■ REQUIRED WORK
a - In the mailing-list reply on DHCP and DoH, what reason is given for using DoT and DoH?
b - Extend the mailing-list reply on DHCP and DoH past its final sentence.

■ PAGE EXCERPT
The added "danger" is that recipient inherently trusts the
information.

On Sat, Aug 18, 2018 at 2:22 PM, Ted Lemon <mellon@fugue.com> wrote:
> DHCP authentication doesn't exist.   We already rejected a draft that
> described how to set up DoH with DHCP.   Yours is a little more complicated,
> but doesn't seem any less dangerous.   Before you go any farther on this,
> you might ask yourself a couple of questions:
>
> 1. Why is DoH being used?

The DoT and DoH are being used because they're both either standard or
on a standards track and have deployed client software.

> 2. What is the thread model that DoH is addressing?
> 3 How does adding this configuration mechanism impact DoH's ability to
> address that threat model?

It does not. In both cases, determining whether the resolver (or its
capabilities) provided by a DHCP server can be trusted is up to the
client.
The current model is that either OS or applications like browsers
install a curated CA bundle with CA's the client should trust.
When a DNS stub resolver receives a request, it looks into the
resolv.conf (simplifed) and picks a resolver to send query to.
Currently the most common method is to pick first, but it might prefer
resolvers with secure capabilities first.
If a resolver is advertised as secure, the stub resolver may do a TLS
handshake and check the certificate.
Now at this step, it may:

a) only trust certificates issued by a CA trusted by the application
with the resolver IP address in SAN (trust system configuration)
b) ditto, but certificates with advertised ADN in SAN or matching
SPKI pin (this presumes the client trusts DHCP offering, or is okay
with TOFU)
c) bail and talk to the resolver over port 53

In a), the resolver can be trusted. In both b) and c) the trust in the
resolver doesn't really change from current status until DHCP
authentication happens, but the query stream is hidden from other
devices on the same network. Either way, the benefit is that stub
resolver can make a decision based on a multitude of factors. Is there
a merit in this, or am I perhaps missing something?

■ DATA EXCERPT
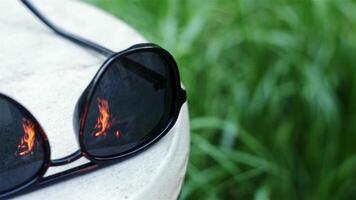 Close-up of sunglasses in which burning big fire and bicycle are reflected against background of green grass in nature during day in daylight. video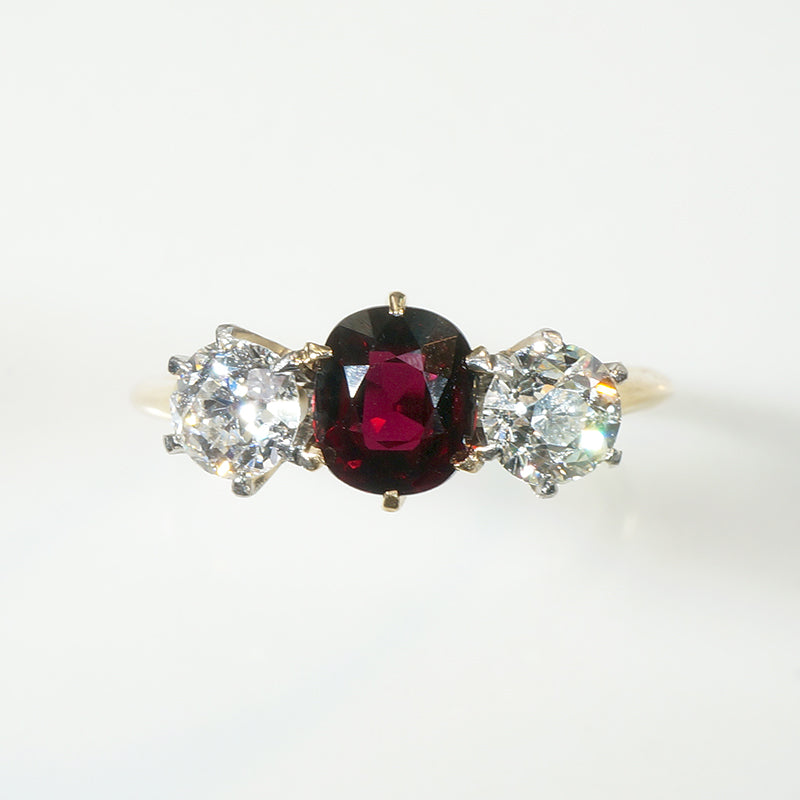 Incredible Ruby in Trilogy Ring with Dazzling Diamonds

■ OUTPUTS FOR THE TASKS
a - They are both either standard or on a standards track, and both have deployed client software.

b -
Marek

>
> On Sat, Aug 18, 2018 at 5:17 PM, Marek Vavruša
> <mvavrusa=40cloudflare.com@dmarc.ietf.org> wrote:
>>
>> Hi,
>>
>> this is a bit off topic, but I figured it would be useful to solicit
>> some early feedback. The current status is that for secure (as in
>> RFC7858 DoT or DoH) resolvers is that there's no discovery mechanism,
>> and it's also out of scope for [0]. At the same time we're seeing real
>> world deployment of clients which either:
>>
>> a) Probe port 853 and use DoT in opportunistic profile, or probe 443
>> and trust WebPKI
>> b) Statically configure ADN and/or SPKI pins with well known public
>> resolvers
>>
>> This approach works if there's someone maintaining the statically
>> configured information, as with the dnscrypt-proxy stamp lists [1].
>> However in most networks the default resolver configuration is pushed
>> through DHCP, so it's the network operator that's in charge for
>> providing default DNS resolver configuration (unless the user is a DNS
>> aficionado and overrides it), but there's currently no good way to
>> provide information required to identify and securely bootstrap a
>> connection to a resolver using DoT or DoH.
>>
>> This draft adds an option to provide a capability list for each
>> configured resolver. The three defined capabilities are TLS with SPKI
>> pin, TLS with ADN, HTTPS. The idea is that DHCP clients reads this
>> information and stores it similarly to resolver list and domain search
>> path for applications to read. Another possible solution for this is
>> to use the system of stamps from dnscrypt-proxy, but it's probably
>> less legible for clients and duplicates information that's already in
>> the recursive DNS nameservers DHCPv4/v6 option.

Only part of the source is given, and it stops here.